**Information provided**:
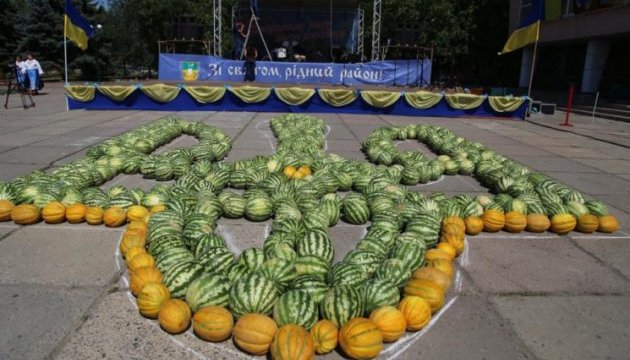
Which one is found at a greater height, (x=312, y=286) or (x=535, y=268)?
(x=312, y=286)

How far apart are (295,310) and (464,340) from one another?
1.52 metres

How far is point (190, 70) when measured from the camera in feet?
96.7

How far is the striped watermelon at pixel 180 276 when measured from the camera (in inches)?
168

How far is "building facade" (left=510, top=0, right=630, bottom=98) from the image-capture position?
2608 cm

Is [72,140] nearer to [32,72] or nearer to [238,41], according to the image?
[32,72]

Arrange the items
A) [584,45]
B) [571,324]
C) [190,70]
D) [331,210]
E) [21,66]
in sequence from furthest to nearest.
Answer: [584,45], [190,70], [21,66], [331,210], [571,324]

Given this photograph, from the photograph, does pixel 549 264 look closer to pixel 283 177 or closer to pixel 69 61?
pixel 283 177

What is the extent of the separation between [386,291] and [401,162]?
5756mm

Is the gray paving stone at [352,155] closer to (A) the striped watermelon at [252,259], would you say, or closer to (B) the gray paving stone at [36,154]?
(B) the gray paving stone at [36,154]

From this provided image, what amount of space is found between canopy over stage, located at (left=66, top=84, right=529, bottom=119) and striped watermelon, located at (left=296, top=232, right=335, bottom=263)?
14607 millimetres

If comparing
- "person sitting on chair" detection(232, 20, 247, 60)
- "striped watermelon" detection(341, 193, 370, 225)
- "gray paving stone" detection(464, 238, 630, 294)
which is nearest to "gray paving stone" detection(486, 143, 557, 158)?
"gray paving stone" detection(464, 238, 630, 294)

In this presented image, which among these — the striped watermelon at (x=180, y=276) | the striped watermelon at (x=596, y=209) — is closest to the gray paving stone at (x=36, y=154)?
the striped watermelon at (x=180, y=276)

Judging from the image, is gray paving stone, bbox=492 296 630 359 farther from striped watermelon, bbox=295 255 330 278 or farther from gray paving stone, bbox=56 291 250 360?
gray paving stone, bbox=56 291 250 360

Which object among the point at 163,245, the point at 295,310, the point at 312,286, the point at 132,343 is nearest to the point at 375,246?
the point at 312,286
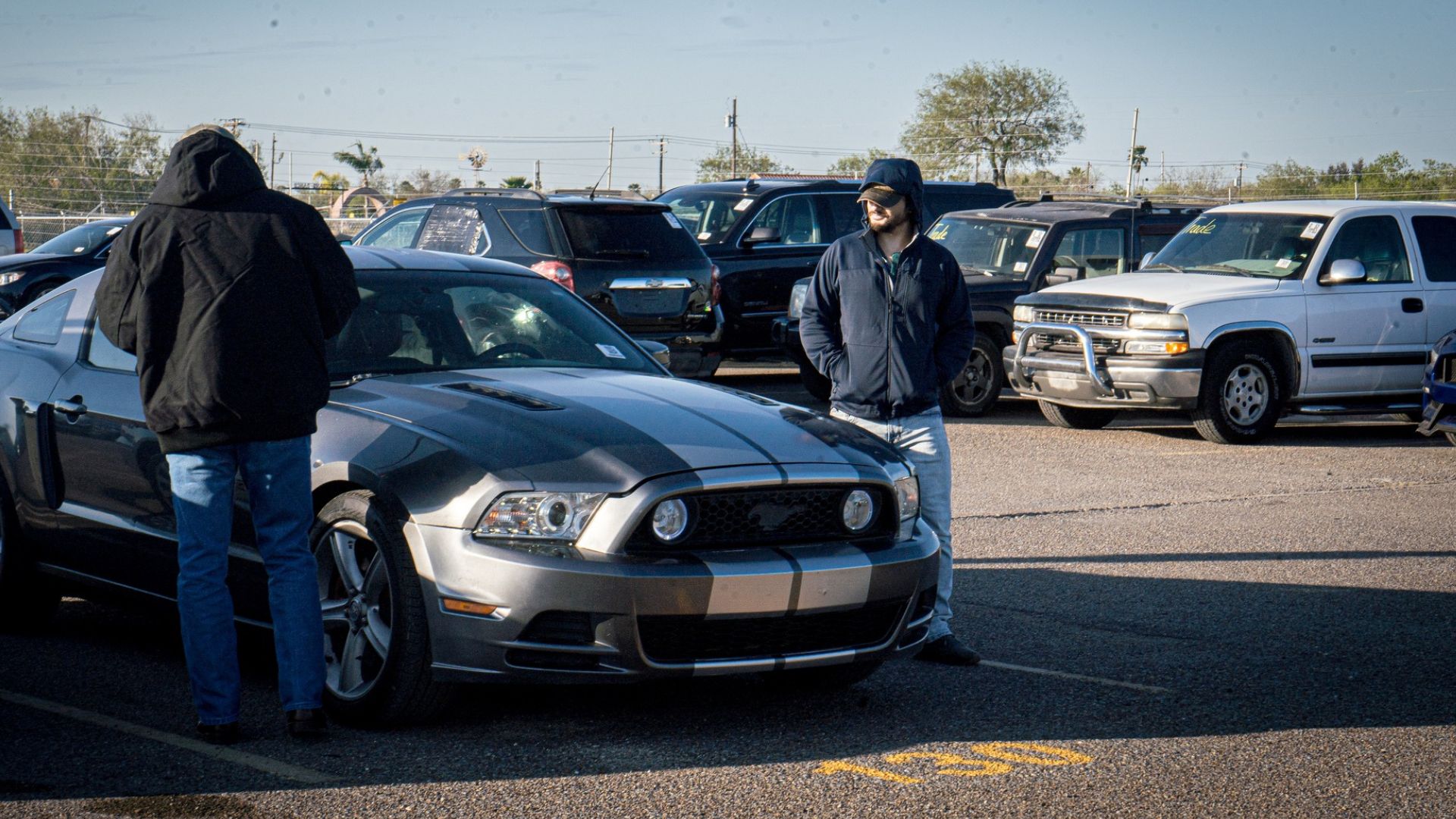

**Task prompt**:
Starting at the line that has "Arrange the items" and ending after the line that has "14607 millimetres", reproduce the entries with "separation" changed to "distance" and every other character left intact.

**Result**:
Arrange the items
A) [584,45]
B) [571,324]
C) [190,70]
D) [331,210]
E) [21,66]
in sequence from furthest to nearest.
Answer: [584,45], [190,70], [21,66], [331,210], [571,324]

Given this photograph, from the photograph, does pixel 549 264 look closer to pixel 283 177 or closer to pixel 69 61?
pixel 283 177

What is the extent of the distance between [386,291] and [401,162]?
5756mm

Is the gray paving stone at [352,155] closer to (A) the striped watermelon at [252,259], would you say, or closer to (B) the gray paving stone at [36,154]?
(B) the gray paving stone at [36,154]

From this provided image, what amount of space is found between canopy over stage, located at (left=66, top=84, right=529, bottom=119) and striped watermelon, located at (left=296, top=232, right=335, bottom=263)?
14607 millimetres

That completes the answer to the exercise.